• _Task to carry out_:
Answer these from the review below.
1. Where is the model freely available?
2. How many pages does the paper have in total?
3. How many pages describe use cases and follow-up projects?

• _Study text_:
[Start of Attachment]

The paper has been submitted as an Ontology description, and indeed has an ontology as its main subject. The euBusinessGraph Ontology (EBG) is an interesting resource, and deserves publicity within the semantic web community as well as in the business info domain community. The model is freely available (on github); I am however not sure about the license (at least, the paper does not mention it).

As the main downside, I am struggling with the overall scope of the paper, which also includes topics that are only partially related to the ontology itself and significantly increase the paper’s size. The category of „Descriptions of ontologies“ is defined at the SWJ website as „short papers describing ontology modeling and creation efforts“. The paper however has 39 pages (which would have been quite a lot even for a full paper!), of which:
- 10 address the motivations, SotA, requirements and the development process
- 14 provide a reference overview of the ontology
- 13 describe use cases and follow-up projects
- 2 contain the biblio.

[End of Attachment]

• _Supplied data_:
[Start of Attachment]

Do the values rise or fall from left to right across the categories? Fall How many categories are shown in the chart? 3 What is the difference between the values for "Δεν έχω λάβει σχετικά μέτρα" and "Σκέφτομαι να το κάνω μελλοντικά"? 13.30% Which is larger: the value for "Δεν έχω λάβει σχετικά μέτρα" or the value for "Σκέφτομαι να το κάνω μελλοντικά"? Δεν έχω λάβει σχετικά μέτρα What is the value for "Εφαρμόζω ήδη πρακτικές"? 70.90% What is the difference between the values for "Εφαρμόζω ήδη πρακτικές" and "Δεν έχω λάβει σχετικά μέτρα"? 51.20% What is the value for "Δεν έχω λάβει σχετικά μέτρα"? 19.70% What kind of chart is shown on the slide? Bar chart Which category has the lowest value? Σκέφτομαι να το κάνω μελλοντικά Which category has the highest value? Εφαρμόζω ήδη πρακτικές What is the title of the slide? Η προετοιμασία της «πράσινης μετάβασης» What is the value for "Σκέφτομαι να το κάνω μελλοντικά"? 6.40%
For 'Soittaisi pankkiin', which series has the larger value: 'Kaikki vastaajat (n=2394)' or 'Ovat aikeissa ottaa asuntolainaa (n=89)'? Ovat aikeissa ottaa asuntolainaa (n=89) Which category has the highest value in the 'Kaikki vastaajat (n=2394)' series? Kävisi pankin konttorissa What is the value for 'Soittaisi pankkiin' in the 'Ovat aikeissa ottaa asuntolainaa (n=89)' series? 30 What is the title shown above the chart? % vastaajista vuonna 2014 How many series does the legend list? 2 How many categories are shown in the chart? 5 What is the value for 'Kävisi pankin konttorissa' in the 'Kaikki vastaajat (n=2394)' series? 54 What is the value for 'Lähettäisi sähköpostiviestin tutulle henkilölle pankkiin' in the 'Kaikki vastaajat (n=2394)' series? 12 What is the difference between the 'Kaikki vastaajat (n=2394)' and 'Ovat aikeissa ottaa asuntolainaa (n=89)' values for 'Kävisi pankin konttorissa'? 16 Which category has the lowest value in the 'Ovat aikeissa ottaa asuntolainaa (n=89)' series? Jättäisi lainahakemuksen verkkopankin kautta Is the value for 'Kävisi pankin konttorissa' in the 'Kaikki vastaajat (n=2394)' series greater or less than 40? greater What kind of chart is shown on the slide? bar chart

[End of Attachment]

• _Output below_:
1. On github.
2. 39 pages.
3. 13 pages.